By Anuar Nor Khaizan and Tin Wui Wong
Progress In Electromagnetics Research, Vol. 141, 619-643, 2013


This study investigated transdermal drug delivery mechanisms of pectin and pectin-oleic acid (OA) gels and their effects on skin barrier treated by microwave. Hydrophilic pectin-sulphanilamide gels, with or without OA penetration enhancer, were subjected to drug release and skin permeation studies.

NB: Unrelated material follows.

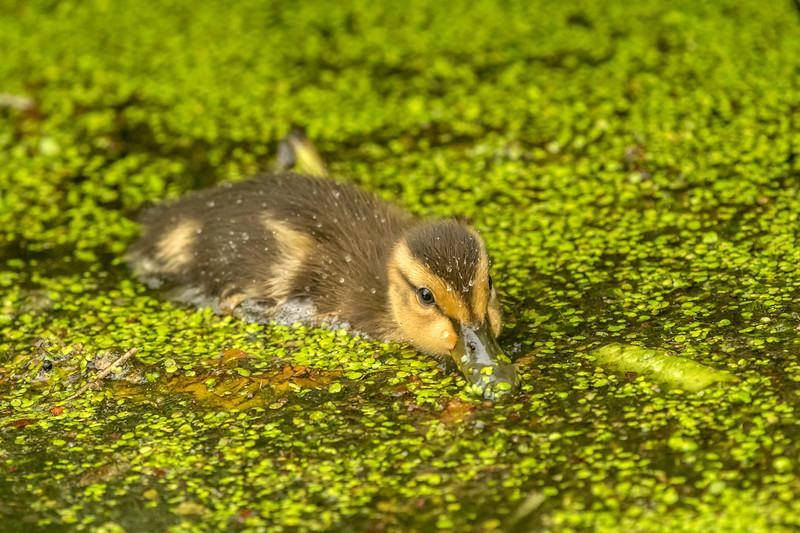 Mallard duckling with duckweed lunch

The skins were untreated or microwave-treated, and characterized by infrared spectroscopy, raman spectroscopy, thermal, electron microscopy and histology techniques. Unlike solid film, skin treatment by microwave at 2450 MHz demoted drug permeation especially from OA-rich pectin gel. The pectin-skin binding was facilitated by gel with freely soluble pectin molecules instead of solid film with entangled chains. It was promoted when microwave fluidized stratum corneum into structureless domains, or OA extracted endogenous lipid fraction and formed separate phases within intercellular lipid lamellae. This led to a remarkable decrease in transdermal drug permeation. Microwave-enhanced transdermal delivery must not be implemented with pectin gel. In skin treated by microwave, the penetration enhancer in gel can act as a permeation retardant.


Anuar Nor Khaizan and Tin Wui Wong, "Microwave: Effects and Implications in Transdermal Drug Delivery," Progress In Electromagnetics Research, Vol. 141, 619-643, 2013.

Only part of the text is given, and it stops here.